I've just published my seventh novel 'Gas Street', and it's available on the links above.
It's the first ghost story that I've written, and is a departure away from my usual genre of historical-fiction, although, being a history nerd, it does feature a potted history of the Imperial Gas and Coke Company, and the surrounding area of Sands End in Fulham.
Ernest Jones, the serial killer, is based on John Christie of 10 Rillington Place fame, but I've changed the circumstances and relocated the story from Notting Hill to Fulham as I know the Fulham area really well. As with most parts of London, I've seen it undergo gentrification and social cleansing from the mid-1980's onwards. Within my lifetime it's turned from a solid working-class area and into one where only the very wealthy can live.
I've spent the past 34 years of my other life as a telecoms engineer, but all of my life devising plots and ideas for many novels. My first stab at writing was at the age of 11, when I was inspired by the 1981 TV adaptation of 'Brideshead Revisited'. It was about a similar romp around a stately home, but unsurprisingly, not up to Evelyn Waugh. I remember falling madly in love with Anthony Andrews, and ironically I worked in his house in Belgravia twenty years later, installing a telephone line. Sadly, he wasn't there at the time.
I was born, and have lived and worked in London all my life. My education was woeful, typical of most working-class kids of '70's, and I could barely read when I left secondary school. I managed to drag myself through the sixth form and two years at Brixton College, before working for BT as an engineer where I was (and still am) the only woman working with two hundred blokes!
I know it sounds like an old cliché, but my education started when I left school, and I truly have been attending the University of Life ever since.

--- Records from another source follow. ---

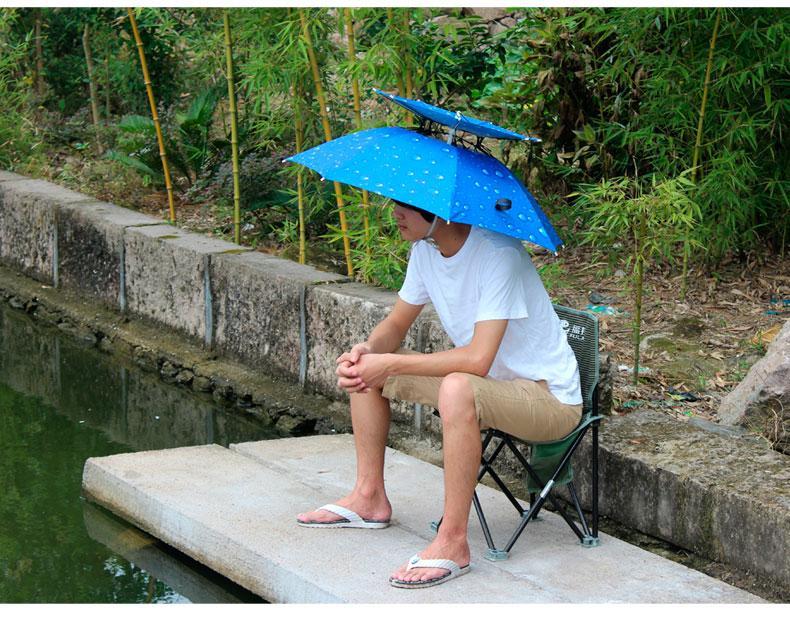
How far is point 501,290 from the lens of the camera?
3.77m

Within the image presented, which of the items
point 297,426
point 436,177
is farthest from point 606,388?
point 297,426

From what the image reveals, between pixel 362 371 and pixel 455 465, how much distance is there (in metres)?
0.42

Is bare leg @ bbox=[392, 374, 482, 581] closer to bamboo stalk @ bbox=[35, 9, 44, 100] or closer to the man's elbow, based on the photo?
the man's elbow

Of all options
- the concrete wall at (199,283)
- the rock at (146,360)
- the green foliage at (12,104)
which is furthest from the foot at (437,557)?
the green foliage at (12,104)

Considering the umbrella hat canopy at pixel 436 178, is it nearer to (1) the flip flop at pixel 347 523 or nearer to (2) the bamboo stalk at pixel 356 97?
(1) the flip flop at pixel 347 523

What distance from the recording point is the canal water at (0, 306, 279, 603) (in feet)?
13.5

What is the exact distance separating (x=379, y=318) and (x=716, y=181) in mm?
1832

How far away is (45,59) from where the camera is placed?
10297 mm

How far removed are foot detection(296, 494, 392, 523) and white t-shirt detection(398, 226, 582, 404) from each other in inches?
22.9

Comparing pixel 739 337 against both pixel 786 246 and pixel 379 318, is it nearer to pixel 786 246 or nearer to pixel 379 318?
pixel 786 246

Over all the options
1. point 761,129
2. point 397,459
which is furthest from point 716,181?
point 397,459

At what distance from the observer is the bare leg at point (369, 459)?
4051mm

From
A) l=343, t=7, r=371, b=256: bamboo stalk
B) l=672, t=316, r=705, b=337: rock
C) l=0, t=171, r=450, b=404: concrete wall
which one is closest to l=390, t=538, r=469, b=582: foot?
l=0, t=171, r=450, b=404: concrete wall

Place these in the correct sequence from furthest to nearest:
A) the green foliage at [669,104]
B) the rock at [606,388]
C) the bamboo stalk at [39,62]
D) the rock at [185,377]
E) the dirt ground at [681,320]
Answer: the bamboo stalk at [39,62], the rock at [185,377], the green foliage at [669,104], the dirt ground at [681,320], the rock at [606,388]
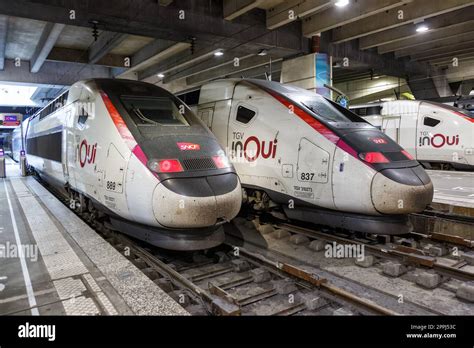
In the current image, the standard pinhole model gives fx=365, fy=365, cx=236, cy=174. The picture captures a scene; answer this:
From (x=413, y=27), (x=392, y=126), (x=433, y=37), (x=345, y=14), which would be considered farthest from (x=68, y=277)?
(x=433, y=37)

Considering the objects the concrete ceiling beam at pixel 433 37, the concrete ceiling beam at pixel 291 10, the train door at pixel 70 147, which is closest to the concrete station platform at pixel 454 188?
the concrete ceiling beam at pixel 433 37

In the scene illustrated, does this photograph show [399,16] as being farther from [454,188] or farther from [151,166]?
[151,166]

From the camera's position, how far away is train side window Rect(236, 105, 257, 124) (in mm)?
7023

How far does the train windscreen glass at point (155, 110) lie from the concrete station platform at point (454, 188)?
5.75 m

I am now divorced with two beautiful sons, and after the birth of my youngest son in 2009, I took a slightly more sedate role within BT, when I managed to convince myself to start writing down some of the ideas for novels that I have had clanging around in my brain for the past forty-odd years. I thought it was better to drag them out before the menopause and then dementia kick in.
My novels are almost all set in the past, as I'm what I describe as a history nut, and are all set in my beloved London, so they unite my two passions. They are all seen from a working-class female point of view and feature the very lowest and down trodden of society, like servants and prostitutes or victims of cruelty or abuse. Accurately portraying London history at the same time.
I hope to give these, so far, voiceless under-class a real voice in a realistic, authentic and un-sanitised depiction of history.
I hope you enjoy some of the yarns that I have devised, for they are sometimes funny, sometimes sad, very adult, and above all entertaining.